Carburants: une réglementation pour les dépôts clandestins devient impérative

DR

Revue de presseKiosque360. Les propriétaires des stations-service appellent les pouvoirs publics à sévir d'urgence contre les dépôts clandestins de carburant. Ils proposent la création d’une commission pour identifier des pistes de réforme.

Le 10/03/2021 à 22h14

Les pouvoirs publics mettent en garde contre les locaux clandestins, utilisés par les opérateurs du circuit informel pour stocker les carburants.
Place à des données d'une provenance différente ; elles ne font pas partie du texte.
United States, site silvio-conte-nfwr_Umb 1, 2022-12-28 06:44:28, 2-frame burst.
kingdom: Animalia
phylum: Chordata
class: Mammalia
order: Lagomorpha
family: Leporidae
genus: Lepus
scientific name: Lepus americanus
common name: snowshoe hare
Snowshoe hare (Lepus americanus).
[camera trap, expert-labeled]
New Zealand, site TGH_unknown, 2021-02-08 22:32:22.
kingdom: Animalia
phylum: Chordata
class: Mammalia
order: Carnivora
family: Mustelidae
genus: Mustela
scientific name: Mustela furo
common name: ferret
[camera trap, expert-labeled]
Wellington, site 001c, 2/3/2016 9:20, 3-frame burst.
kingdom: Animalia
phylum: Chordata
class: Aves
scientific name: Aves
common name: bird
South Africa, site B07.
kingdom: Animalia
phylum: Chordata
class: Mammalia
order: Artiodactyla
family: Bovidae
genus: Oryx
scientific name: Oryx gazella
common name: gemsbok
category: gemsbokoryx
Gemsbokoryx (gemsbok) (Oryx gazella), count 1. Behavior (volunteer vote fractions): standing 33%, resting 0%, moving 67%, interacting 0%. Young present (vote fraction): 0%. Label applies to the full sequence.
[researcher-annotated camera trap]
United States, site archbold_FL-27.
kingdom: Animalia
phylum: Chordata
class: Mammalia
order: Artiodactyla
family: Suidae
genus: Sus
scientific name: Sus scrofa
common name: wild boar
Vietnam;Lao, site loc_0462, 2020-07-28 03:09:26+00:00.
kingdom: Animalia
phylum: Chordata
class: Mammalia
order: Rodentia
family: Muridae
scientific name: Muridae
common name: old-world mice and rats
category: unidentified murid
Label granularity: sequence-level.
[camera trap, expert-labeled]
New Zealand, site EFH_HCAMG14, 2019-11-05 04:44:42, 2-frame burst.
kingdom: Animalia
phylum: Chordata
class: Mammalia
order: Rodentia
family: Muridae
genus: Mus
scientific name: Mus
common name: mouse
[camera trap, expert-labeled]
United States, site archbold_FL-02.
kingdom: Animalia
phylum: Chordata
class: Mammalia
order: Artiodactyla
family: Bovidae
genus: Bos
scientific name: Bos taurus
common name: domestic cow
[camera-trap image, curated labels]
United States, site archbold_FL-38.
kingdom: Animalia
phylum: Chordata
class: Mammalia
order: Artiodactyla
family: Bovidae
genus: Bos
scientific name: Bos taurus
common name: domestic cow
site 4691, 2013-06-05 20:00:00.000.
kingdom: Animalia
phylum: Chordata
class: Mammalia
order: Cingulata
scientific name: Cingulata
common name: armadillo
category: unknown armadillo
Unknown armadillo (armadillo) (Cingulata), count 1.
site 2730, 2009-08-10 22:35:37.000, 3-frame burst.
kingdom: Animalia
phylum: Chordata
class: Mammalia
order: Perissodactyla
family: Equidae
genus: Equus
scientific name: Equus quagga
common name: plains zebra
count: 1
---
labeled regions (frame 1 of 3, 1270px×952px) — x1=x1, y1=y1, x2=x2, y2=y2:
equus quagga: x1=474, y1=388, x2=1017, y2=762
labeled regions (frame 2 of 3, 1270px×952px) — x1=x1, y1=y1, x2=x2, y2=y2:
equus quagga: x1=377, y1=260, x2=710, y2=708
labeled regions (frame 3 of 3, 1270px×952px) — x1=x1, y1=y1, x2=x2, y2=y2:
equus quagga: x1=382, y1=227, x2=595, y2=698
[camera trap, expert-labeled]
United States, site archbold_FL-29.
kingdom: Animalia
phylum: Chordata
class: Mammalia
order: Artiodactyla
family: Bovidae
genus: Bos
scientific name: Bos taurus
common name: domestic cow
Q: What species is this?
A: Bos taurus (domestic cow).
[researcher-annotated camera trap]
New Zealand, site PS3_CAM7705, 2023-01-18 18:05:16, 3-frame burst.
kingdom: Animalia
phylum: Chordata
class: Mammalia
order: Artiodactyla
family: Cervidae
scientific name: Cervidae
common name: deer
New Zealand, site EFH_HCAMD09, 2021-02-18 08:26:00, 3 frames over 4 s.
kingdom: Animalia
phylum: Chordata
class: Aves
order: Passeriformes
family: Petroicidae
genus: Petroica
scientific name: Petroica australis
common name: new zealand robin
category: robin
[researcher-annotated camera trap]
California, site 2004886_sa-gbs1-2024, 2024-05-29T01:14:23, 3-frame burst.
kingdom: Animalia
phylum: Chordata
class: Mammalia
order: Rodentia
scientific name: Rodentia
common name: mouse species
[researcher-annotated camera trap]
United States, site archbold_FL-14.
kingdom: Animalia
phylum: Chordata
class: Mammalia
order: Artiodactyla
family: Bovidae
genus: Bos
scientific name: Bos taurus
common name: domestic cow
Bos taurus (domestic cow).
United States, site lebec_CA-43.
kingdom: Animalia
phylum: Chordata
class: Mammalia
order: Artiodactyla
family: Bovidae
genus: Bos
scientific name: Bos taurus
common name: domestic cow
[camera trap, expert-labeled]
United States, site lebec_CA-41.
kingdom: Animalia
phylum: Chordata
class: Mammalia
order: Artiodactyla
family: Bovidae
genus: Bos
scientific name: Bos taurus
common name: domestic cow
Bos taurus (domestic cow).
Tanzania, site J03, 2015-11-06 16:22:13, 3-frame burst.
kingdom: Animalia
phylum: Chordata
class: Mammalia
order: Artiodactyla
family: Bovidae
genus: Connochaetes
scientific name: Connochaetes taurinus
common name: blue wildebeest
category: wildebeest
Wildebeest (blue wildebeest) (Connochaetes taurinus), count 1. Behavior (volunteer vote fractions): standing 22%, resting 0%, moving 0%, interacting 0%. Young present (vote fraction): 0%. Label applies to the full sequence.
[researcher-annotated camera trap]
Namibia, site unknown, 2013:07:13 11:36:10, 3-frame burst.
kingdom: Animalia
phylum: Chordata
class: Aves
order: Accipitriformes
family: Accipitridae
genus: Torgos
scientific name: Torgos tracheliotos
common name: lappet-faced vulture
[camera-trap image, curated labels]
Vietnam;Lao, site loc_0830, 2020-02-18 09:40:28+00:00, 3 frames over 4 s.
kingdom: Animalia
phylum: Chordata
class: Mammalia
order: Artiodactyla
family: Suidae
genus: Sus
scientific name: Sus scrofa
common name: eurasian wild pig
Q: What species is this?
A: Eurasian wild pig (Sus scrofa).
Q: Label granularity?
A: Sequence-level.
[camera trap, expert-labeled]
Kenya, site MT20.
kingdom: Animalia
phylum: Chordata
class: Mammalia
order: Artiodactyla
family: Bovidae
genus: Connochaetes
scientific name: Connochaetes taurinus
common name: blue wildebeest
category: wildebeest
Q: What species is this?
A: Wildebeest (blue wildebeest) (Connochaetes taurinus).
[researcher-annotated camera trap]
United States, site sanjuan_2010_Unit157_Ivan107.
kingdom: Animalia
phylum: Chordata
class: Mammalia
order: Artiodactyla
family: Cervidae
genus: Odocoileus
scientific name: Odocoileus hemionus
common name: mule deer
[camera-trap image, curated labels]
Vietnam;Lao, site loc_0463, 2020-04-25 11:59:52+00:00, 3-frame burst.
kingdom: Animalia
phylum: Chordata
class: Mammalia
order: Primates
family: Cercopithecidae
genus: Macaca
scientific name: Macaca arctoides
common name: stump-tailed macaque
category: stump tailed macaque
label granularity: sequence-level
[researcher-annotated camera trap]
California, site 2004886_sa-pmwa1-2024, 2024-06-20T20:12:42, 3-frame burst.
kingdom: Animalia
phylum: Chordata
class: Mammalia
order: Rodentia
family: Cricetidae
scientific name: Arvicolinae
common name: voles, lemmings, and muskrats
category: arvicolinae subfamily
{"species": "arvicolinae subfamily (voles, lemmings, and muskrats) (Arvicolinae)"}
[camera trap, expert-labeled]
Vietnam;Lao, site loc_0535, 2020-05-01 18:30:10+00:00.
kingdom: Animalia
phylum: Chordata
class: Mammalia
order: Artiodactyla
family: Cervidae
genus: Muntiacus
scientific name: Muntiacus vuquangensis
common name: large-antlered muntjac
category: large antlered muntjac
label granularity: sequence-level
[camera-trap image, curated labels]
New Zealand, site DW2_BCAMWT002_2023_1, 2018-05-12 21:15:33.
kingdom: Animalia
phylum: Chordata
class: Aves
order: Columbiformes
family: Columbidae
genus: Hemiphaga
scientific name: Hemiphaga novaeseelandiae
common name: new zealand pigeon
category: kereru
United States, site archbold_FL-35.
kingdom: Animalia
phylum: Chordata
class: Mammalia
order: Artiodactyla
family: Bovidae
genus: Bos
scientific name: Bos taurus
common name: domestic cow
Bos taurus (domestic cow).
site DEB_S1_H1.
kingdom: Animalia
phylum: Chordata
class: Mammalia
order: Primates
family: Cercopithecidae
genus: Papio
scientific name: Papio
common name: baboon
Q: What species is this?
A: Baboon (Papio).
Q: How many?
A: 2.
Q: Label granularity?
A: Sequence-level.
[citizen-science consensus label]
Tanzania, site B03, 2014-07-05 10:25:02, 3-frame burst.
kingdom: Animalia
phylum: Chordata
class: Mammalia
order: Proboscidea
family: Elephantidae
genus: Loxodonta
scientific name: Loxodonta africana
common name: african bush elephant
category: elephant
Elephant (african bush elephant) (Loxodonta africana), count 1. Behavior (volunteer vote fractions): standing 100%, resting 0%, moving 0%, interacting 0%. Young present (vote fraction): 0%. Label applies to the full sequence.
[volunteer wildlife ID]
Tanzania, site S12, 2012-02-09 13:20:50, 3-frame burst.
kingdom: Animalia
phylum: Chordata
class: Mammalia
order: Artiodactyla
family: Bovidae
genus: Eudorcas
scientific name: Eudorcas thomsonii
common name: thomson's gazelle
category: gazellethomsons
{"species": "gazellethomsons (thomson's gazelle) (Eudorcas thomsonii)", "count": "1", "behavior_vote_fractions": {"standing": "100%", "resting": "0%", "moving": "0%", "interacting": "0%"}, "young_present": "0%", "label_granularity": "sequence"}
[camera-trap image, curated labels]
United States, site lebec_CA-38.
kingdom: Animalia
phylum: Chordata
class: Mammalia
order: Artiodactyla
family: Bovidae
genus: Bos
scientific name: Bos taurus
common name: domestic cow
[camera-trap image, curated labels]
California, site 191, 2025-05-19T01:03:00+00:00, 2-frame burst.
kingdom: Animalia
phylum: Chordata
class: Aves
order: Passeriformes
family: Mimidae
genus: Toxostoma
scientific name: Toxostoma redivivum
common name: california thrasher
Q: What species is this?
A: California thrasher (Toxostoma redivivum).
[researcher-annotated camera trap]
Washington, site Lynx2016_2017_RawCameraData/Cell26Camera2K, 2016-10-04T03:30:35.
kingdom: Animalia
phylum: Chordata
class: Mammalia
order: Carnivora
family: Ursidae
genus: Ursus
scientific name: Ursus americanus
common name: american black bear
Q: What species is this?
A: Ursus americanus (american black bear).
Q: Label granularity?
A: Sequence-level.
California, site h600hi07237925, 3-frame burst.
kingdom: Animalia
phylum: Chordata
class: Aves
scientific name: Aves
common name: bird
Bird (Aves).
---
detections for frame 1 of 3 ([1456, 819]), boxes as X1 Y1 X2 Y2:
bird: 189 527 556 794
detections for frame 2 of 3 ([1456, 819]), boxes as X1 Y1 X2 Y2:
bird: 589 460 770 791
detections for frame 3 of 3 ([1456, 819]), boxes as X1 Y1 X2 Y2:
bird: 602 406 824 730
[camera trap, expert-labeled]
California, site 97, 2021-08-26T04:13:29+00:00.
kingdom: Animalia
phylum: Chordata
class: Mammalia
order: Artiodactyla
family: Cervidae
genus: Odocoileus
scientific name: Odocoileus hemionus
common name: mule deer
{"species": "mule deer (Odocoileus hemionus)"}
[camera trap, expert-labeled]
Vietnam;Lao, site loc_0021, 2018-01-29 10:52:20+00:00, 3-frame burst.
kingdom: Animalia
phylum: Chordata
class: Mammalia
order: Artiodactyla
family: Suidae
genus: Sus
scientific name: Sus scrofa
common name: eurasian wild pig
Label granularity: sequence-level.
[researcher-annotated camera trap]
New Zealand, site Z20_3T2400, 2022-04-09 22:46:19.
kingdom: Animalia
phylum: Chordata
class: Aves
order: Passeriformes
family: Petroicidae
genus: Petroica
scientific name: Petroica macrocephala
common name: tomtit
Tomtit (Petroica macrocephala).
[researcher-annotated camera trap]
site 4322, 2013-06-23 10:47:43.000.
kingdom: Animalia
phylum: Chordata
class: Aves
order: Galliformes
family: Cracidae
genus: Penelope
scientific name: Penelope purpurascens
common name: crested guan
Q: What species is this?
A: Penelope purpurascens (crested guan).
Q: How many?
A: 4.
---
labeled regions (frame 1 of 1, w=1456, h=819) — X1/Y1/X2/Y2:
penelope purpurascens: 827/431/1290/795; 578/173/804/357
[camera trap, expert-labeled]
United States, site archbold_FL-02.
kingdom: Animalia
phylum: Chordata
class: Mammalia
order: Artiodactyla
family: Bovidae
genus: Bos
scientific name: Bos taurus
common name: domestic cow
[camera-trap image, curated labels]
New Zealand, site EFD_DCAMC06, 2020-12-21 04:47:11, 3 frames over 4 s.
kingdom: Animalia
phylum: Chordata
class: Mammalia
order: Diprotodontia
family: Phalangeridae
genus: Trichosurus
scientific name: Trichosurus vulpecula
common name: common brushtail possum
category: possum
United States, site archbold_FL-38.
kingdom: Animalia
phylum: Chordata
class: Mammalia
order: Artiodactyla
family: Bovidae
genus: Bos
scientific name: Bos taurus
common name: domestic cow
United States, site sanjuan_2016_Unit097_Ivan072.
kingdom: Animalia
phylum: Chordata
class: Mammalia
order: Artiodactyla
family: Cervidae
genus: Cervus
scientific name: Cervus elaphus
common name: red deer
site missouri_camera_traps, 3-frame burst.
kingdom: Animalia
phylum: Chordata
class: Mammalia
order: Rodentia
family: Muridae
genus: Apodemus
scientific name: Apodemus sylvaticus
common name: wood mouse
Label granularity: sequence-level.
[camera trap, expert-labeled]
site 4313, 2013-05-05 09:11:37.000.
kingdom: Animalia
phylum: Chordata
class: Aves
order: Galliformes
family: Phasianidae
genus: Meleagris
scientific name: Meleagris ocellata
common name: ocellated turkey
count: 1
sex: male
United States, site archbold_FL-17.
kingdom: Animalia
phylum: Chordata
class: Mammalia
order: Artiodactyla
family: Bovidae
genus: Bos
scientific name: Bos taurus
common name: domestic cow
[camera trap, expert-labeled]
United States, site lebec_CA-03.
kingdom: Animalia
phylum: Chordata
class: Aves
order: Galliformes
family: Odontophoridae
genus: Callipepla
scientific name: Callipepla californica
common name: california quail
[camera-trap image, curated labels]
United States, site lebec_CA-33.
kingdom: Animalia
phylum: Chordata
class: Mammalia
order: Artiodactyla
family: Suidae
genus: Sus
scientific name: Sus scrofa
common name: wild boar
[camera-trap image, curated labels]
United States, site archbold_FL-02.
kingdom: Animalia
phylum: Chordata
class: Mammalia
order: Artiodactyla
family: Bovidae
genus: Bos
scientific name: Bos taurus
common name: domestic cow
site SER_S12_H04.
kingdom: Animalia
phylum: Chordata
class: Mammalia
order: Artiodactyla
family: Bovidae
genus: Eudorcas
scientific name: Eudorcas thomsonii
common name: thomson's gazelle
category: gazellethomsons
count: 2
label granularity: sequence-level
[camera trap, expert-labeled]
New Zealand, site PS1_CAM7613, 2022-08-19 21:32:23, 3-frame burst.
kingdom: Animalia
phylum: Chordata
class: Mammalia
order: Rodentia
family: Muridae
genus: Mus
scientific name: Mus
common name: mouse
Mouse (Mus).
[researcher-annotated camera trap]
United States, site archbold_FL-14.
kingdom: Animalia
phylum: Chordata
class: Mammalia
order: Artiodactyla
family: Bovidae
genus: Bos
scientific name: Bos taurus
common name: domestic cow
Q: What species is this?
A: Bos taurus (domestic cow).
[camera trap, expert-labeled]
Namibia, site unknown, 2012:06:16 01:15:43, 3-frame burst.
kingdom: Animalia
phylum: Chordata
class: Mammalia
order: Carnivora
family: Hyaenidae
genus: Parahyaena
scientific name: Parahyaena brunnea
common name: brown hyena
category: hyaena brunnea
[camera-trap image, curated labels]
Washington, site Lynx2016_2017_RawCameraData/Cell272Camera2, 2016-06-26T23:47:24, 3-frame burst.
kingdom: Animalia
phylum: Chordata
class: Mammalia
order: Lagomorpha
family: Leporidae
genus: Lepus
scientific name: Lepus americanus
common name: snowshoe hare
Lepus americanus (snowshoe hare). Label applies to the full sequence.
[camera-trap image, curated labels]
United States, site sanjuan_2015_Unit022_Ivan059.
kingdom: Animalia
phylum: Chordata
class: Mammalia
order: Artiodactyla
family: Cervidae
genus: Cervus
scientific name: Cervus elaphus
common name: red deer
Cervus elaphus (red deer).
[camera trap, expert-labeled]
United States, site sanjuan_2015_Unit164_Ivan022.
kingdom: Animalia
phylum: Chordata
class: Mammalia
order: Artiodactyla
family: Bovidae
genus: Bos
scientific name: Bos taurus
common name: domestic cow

Dans son édition du jour, L’Economiste rapporte que les propriétaires et gérants de stations-service estiment que «les dépôts de carburants clandestins constituent une véritable bombe à retardement qui risque d’exploser à tout moment!». Au point que «le marché noir des produits pétroliers au Maroc représente un chiffre d’affaires important, réalisé en dehors de tout cadre légal, sans aucun contrôle, avec une marge dépassant celle des stations-service». Il s’agit d’une concurrence déloyale qui pénalise les professionnels.

Selon les informations du quotidien, «une quinzaine d’opérateurs, qui étaient à l’origine des transporteurs de carburants, ont fini par se reconvertir en distributeurs de ces mêmes produits». Le quotidien fait le parallèle avec la distribution du sable clandestin prélevé sur les plages et les dunes, et soutient que «les transporteurs se prévalent de leur fonction de chauffeurs professionnels et non de distributeurs de sable pour échapper à tout contrôle». D’où l’appel à «réglementer l’activité et éviter que les transporteurs n’exercent une activité autre».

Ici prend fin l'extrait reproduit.